====== RECORDS SUPPLIED
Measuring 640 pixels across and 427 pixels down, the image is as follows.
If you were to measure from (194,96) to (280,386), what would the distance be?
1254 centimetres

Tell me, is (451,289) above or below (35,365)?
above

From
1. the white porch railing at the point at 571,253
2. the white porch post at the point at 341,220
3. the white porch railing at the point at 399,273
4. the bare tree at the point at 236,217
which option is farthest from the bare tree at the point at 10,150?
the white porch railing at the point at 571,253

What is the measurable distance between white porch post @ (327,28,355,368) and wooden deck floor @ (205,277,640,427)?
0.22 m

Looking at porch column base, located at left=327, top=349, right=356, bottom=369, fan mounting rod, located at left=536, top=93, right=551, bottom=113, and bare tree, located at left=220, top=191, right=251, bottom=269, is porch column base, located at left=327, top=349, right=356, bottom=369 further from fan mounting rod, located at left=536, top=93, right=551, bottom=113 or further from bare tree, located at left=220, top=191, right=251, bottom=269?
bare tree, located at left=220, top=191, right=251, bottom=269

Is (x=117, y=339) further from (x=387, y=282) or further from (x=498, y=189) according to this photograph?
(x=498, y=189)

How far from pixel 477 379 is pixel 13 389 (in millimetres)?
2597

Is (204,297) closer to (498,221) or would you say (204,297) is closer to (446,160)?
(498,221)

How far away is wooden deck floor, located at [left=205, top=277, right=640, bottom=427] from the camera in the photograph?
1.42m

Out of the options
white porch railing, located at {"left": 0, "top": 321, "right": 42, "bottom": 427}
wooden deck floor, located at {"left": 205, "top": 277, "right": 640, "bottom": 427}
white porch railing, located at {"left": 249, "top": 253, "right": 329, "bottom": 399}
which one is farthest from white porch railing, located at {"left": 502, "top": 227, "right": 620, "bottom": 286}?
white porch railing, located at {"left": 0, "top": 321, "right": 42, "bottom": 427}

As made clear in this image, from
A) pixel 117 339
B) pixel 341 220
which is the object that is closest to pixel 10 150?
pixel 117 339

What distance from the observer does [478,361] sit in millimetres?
============
- [TASK DESCRIPTION]: Reproduce verbatim the lines from the one containing "As made clear in this image, from" through the end of the entries above, including both of those lines.

- [THE OUTPUT]:
As made clear in this image, from
A) pixel 117 339
B) pixel 341 220
which is the object that is closest to pixel 10 150?
pixel 117 339

What distance from the observer does [478,361] sit in millimetres?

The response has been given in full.